Much has been made recently of the studies currently underway in areas around Boston Logan and Santa Monica Airports, aimed at determining the health impacts of those airports on surrounding populations.  While the aim is noble, and the information to be gained useful in structuring individual living choices, the result will have little or no impact on the operation of those airports. 

 

The airport health studies are apparently aimed at determining the etiology of increased rates of diseases such as Multiple Sclerosis, heart disease and emphysema within a 5-7 mile radius of the airports. Preliminary findings have determined increased rates of those and other ailments within those areas. So far, so good.
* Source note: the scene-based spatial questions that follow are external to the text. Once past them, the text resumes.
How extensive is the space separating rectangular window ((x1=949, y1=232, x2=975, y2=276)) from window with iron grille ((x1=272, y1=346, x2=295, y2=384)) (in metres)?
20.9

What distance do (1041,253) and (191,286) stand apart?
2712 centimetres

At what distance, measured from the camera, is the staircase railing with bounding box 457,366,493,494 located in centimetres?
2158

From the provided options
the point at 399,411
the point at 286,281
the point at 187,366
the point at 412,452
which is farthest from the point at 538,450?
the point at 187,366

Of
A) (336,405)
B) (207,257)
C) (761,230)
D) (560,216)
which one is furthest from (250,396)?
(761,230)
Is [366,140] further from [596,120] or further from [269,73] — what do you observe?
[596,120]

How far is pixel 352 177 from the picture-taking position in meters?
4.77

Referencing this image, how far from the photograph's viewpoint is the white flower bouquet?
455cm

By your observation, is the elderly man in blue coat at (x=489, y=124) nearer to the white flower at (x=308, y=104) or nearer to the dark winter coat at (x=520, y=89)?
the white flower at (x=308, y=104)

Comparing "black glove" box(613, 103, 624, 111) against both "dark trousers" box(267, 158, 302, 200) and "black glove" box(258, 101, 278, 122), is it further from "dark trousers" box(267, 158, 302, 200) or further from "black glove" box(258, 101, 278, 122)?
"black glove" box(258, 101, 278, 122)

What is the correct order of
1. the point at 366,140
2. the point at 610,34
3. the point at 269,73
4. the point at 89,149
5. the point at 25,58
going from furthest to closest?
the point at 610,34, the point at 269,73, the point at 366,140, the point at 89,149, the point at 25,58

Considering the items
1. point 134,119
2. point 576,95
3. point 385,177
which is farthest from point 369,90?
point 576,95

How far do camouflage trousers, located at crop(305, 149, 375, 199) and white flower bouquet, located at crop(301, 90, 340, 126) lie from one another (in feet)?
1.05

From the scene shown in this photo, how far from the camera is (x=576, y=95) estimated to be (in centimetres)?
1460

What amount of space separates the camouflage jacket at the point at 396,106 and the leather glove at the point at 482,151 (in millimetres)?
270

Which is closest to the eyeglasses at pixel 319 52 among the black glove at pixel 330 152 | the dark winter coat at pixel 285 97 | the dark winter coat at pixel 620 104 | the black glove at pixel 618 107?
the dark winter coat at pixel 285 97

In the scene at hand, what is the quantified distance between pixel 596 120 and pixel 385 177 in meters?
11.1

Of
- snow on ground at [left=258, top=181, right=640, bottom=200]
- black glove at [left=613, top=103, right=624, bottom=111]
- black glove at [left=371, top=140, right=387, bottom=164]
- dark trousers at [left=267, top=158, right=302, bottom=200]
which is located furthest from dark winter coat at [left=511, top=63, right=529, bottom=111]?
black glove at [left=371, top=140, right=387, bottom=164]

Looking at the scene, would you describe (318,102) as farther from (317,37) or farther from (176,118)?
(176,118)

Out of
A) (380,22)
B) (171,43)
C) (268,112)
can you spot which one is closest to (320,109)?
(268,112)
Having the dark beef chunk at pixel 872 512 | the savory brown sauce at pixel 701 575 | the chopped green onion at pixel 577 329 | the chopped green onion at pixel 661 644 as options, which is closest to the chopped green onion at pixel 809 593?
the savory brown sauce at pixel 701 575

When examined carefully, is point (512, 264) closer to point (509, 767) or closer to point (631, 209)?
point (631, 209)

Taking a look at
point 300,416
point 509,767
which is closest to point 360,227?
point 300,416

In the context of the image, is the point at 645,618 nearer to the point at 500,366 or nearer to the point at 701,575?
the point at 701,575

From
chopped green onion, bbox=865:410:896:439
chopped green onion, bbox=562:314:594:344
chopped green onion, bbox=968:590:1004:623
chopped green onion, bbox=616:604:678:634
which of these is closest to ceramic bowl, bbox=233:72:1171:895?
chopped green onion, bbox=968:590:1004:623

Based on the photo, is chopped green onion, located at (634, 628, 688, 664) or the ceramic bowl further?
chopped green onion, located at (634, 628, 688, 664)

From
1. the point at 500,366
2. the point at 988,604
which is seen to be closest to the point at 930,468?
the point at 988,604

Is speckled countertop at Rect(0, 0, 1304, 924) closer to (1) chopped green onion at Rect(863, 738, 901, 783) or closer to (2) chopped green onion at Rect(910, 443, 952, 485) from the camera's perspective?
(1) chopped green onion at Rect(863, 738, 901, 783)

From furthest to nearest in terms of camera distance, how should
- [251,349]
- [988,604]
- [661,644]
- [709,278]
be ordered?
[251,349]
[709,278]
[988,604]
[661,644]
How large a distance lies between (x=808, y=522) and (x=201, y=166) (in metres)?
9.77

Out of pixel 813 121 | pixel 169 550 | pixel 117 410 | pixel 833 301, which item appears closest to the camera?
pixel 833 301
The problem with that approach, however, is two-fold. First, both airports are located within highly urbanized areas which give rise to multiple alternate sources of pollution such as freeways, and, in the case of East Boston, manufacturing and freight warehousing. It is unclear if the airport studies have screened out the effects of such intervening exogenous variables, as well as the impacts of other variables such as genetics, health care, eating habits, etc.

Second, even if their methodologies and conclusions are accurate, there is little to be accomplished with the result of the studies. There are no Federal laws or regulations that would mandate changes in the way airports operate because of the incidence of health problems disclosed by the studies.

A much more fruitful approach would be to devote the time and resources to an assessment of the airports’ “conformity” to their individual State Air Quality Implementation Plans (“SIP”). The Federal Clean Air Act prohibits any department, agency, or instrumentality of the Federal government from engaging in, supporting in any way or providing financial assistance for, licensing or permitting or approving any activity which does not conform to an “Implementation Plan.” 42 U.S.C. section 7506(c)(1). Therefore, if a methodologically sound study can establish that airport’s operations do not conform to the relevant SIP, the Clean Air Act unequivocally prohibits the FAA from further funding the airport. Loss of funding is a significant incentive to the mitigation of health and other impacts which are the fundamental concern of affected populations.

In short, the Boston and Santa Monica Airport health studies are aimed more at the emotions than at the solution. People living in close proximity to airports would be better served by studies like conformity analyses that provide them leverage in the struggle to reduce airport impacts.